The Ibovespa, the reference index of the Brazilian stock exchange, closed up 0.59% this Friday (19), at 103,035 points, interrupting a series of four consecutive falls. In the week, however, the indicator retreated 3.03%. The accumulated drop in the year is 13.42%.
The dollar rose 0.73%, to R$5.6100, reflecting investors’ expectations with the possibility of an increase in interest rates in the United States. The appreciation in the week was 2.78%. In the year, the American currency accumulates gains of 8.11% against the real.
The expectation is that the Fed (Federal Reserve, the American central bank) will accelerate the withdrawal of economic stimuli adopted during the pandemic, after consumer inflation in the country has reached the highest level in 30 years.
The stock market was pulled by Vale and steelmakers, in the wake of the advance in the price of iron ore futures contracts, and by telecommunications companies due to a decision by the STF (Supreme Federal Court) in favor of the sector.
Vale advanced 2.73% and CSN jumped 7.98%, the highest increase in the trading session.
Shares of Telefônica Brasil and TIM rose 6.81% and 5.15%, respectively, after STF ministers formed a majority for the reduction of ICMS for telecommunications services in Santa Catarina, in a decision that could be applied to the entire country.
Investors continued to follow the development around the PEC (proposed amendment to the Constitution) of the Precatório, but the lack of relevant news on the subject gave space to a slight recovery in business.
The PEC, which authorizes a dribble in the spending ceiling, defaulting on the Union’s judicial debts in 2022, is evaluated by the market as a way out for the government to be able to pay Brazil’s Aid and, thus, be able to close the next year’s Budget .

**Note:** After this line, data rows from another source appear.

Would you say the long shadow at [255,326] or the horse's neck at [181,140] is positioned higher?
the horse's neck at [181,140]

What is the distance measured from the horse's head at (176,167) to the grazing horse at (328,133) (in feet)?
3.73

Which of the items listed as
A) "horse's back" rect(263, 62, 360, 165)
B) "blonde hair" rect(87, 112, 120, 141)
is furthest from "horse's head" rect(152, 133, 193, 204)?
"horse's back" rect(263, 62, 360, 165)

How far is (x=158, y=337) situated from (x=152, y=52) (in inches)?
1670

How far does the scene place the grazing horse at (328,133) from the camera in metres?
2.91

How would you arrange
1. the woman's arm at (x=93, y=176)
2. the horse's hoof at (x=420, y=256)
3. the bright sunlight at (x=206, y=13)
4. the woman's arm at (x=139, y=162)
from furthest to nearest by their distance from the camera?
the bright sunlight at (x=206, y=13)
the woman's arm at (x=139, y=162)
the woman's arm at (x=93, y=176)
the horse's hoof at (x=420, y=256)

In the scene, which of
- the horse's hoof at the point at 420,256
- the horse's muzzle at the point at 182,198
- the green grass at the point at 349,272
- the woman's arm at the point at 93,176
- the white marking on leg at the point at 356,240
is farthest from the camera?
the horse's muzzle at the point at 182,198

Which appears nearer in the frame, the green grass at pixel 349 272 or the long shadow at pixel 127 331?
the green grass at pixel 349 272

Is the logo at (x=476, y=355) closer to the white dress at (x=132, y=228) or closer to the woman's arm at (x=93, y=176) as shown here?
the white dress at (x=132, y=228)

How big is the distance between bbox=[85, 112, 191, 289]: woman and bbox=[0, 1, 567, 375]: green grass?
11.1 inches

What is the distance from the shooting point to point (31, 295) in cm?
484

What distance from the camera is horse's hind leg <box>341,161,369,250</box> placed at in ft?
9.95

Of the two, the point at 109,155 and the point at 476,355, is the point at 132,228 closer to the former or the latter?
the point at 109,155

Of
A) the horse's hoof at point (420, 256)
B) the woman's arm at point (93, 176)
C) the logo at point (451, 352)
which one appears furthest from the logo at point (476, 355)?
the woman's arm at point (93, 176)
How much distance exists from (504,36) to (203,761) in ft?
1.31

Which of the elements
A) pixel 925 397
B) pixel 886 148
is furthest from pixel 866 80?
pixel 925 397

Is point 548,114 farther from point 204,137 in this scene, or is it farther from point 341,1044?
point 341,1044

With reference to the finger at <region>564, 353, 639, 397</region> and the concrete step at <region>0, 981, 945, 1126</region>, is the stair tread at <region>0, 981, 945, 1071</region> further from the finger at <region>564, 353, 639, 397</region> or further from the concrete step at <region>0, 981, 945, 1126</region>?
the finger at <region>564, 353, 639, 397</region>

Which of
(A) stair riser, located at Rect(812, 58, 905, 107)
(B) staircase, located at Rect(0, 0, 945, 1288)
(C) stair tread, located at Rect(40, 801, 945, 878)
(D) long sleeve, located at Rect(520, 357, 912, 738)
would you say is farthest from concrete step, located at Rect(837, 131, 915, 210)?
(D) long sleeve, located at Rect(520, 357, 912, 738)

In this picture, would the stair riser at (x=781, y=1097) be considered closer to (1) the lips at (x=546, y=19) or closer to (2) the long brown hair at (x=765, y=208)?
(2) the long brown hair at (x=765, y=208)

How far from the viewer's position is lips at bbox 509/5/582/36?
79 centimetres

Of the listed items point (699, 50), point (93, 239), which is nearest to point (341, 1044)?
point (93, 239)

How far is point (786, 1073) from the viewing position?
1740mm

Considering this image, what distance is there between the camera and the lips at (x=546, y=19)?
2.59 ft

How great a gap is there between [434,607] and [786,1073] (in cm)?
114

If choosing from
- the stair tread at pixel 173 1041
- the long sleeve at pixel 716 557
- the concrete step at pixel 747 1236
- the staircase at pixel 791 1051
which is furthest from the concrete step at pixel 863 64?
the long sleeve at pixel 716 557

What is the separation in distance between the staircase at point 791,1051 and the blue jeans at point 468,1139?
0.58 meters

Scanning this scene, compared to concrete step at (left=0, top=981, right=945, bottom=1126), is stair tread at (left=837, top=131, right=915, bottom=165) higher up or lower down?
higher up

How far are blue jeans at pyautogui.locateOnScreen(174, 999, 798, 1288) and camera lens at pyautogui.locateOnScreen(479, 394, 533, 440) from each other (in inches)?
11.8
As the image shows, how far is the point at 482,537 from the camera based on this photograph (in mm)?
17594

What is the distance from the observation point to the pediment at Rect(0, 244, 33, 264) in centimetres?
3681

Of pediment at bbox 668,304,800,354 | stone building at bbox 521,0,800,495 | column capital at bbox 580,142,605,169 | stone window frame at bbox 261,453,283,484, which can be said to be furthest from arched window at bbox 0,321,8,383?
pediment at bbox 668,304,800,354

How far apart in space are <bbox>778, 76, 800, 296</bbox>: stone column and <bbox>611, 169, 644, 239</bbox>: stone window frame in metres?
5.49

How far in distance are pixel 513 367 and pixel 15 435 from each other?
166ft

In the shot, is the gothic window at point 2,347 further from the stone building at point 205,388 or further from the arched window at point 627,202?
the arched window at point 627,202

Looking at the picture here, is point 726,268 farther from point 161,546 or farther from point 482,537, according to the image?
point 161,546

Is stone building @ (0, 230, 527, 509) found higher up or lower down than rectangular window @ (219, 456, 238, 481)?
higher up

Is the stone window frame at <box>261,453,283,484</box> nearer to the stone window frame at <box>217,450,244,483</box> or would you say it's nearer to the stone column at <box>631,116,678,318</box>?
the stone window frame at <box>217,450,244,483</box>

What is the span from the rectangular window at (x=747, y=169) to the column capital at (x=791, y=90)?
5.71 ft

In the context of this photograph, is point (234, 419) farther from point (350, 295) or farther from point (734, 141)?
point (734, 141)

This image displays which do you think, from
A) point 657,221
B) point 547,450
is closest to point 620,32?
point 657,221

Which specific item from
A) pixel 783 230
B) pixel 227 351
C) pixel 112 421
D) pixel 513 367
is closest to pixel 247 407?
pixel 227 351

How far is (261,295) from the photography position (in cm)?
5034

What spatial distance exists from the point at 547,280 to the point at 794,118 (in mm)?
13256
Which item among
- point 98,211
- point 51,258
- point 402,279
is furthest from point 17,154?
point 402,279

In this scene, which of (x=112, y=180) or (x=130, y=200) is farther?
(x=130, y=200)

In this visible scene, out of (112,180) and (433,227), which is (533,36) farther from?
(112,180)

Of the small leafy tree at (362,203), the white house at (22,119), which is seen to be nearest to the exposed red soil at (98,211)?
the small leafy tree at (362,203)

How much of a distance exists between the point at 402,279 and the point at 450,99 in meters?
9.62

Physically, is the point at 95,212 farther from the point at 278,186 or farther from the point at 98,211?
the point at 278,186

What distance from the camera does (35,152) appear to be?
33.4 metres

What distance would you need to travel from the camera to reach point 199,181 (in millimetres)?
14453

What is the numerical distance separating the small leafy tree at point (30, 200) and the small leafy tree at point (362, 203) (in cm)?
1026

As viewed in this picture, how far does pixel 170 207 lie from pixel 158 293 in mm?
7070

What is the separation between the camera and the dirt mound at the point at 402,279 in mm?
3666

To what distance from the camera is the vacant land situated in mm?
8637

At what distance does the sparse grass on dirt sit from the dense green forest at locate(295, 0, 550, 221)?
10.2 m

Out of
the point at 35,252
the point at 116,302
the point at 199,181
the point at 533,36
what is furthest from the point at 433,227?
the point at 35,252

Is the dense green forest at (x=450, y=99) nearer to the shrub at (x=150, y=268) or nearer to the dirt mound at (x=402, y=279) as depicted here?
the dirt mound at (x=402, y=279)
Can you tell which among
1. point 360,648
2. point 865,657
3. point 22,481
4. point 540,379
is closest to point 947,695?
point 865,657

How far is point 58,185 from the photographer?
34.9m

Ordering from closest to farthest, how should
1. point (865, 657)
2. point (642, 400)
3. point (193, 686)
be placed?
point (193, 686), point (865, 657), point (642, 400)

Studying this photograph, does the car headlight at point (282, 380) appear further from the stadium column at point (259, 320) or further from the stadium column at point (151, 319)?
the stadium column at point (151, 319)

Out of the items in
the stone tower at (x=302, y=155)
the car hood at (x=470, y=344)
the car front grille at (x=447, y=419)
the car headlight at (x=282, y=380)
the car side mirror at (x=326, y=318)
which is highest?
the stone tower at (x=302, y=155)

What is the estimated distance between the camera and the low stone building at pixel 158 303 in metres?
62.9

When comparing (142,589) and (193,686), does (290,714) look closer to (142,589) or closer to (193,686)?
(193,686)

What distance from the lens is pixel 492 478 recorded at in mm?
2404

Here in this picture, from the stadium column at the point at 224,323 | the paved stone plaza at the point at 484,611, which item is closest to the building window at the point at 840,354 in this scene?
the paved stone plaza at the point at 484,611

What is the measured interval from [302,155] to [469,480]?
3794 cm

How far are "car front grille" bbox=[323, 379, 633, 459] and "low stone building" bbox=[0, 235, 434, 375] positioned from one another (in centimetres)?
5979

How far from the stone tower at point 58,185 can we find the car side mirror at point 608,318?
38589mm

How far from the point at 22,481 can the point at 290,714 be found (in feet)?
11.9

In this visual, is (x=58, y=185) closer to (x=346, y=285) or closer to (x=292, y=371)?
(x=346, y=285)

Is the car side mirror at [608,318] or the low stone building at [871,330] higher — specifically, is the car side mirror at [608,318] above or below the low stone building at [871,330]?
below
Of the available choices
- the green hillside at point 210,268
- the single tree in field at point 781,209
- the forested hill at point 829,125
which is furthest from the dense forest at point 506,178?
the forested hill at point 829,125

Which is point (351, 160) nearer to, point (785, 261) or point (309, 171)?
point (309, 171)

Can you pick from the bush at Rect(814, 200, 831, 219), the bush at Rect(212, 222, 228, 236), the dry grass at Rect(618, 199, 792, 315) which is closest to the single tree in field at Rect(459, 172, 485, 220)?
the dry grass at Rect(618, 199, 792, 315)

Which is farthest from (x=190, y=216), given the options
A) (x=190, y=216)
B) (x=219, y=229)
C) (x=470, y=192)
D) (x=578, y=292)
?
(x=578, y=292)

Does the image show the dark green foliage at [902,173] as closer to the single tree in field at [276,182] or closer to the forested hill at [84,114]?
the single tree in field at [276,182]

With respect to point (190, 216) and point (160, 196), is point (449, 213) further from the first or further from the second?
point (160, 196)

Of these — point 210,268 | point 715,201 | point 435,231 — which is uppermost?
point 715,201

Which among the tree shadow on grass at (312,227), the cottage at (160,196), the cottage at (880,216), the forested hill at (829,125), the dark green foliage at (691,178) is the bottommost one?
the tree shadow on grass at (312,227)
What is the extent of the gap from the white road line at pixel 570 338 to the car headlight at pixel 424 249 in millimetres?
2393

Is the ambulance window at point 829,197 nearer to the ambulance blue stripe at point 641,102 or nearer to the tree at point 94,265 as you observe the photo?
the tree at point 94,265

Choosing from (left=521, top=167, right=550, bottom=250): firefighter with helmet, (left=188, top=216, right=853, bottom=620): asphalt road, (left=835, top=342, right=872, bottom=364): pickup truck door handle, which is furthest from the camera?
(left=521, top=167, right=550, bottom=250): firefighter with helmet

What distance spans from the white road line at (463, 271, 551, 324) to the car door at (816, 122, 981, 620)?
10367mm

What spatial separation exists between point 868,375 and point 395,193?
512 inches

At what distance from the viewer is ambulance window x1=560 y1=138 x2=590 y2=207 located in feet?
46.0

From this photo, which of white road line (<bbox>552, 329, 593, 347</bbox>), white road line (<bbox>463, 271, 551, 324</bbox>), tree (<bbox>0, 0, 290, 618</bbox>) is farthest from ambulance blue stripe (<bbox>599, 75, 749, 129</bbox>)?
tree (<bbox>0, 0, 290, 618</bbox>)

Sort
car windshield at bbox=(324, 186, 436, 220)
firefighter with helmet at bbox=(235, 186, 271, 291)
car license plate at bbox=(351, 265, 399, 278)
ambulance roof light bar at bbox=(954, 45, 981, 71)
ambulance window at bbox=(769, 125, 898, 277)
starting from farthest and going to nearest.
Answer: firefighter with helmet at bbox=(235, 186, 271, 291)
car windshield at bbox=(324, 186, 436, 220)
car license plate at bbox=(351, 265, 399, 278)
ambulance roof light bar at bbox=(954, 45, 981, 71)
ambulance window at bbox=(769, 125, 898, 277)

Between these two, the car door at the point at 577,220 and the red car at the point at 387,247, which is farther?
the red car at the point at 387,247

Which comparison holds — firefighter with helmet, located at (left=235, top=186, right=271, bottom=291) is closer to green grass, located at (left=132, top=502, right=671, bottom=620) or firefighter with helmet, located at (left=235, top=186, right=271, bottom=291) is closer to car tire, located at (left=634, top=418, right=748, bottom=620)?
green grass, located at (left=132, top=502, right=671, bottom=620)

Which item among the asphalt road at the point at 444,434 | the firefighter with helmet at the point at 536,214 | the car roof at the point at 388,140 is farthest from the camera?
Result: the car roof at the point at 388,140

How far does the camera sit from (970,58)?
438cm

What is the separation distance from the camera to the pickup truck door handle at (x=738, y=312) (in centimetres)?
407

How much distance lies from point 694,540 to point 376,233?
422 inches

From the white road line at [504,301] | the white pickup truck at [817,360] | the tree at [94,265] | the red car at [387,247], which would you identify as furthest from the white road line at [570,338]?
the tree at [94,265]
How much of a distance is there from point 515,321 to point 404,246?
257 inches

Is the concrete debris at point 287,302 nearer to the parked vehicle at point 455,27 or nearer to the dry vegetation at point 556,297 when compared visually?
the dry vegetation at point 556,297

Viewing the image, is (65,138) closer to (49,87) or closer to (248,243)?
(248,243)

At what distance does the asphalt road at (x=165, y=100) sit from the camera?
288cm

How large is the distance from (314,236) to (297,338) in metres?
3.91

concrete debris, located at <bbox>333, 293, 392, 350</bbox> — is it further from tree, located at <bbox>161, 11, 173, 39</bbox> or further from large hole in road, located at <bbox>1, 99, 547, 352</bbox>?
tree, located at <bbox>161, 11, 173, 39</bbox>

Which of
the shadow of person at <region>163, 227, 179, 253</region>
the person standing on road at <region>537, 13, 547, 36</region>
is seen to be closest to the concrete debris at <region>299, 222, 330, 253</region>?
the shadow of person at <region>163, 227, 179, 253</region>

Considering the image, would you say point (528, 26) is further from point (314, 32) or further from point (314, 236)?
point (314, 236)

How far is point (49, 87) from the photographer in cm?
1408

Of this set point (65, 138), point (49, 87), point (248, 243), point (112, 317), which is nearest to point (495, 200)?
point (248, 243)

This Friday’s daily gain does not represent, however, a change in market direction, according to Bruno Madruga, variable income director at Monte Bravo Investimentos. “Only correction within a downtrend in the market,” he said.
Brent crude dropped 3.43% to $78.45 (BRL 436.00), the lowest price since Sept. 24, when a barrel closed at $78.09.
Concerns about the advance of Covid-19 in Europe and the possibility of the governments of the United States and China using strategic reserves to lower prices are among those responsible for the devaluation of oil.
“Fear of the unknown is weighing on market sentiment,” said Phil Flynn, senior analyst at Price Futures.
Brent oil has risen nearly 60% this year, as economies recover from the pandemic and the Organization of Petroleum Exporting Countries and its allies only gradually ramping up production.
The weak performance of the commodity on the day hurt Petrobras shares, which closed down 1.66%.
Petrobras also informed this Friday that it will not meet 100% of orders from distributors for fuel in December, amid the maintenance of a scenario of atypical demand seen also in November.
On Wall Street, the Dow Jones and S&P 500 indices fell 0.75% and 0.14%. The Nasdaq rose 0.40%, with a record result of 16,057 points.
The prevailing bias in global markets, however, was bearish this Friday with the tension generated by the advance of Covid-19 in Europe.
Austria has announced new restrictions to deal with rising cases of coronaviruses, and the market fears Germany will follow suit.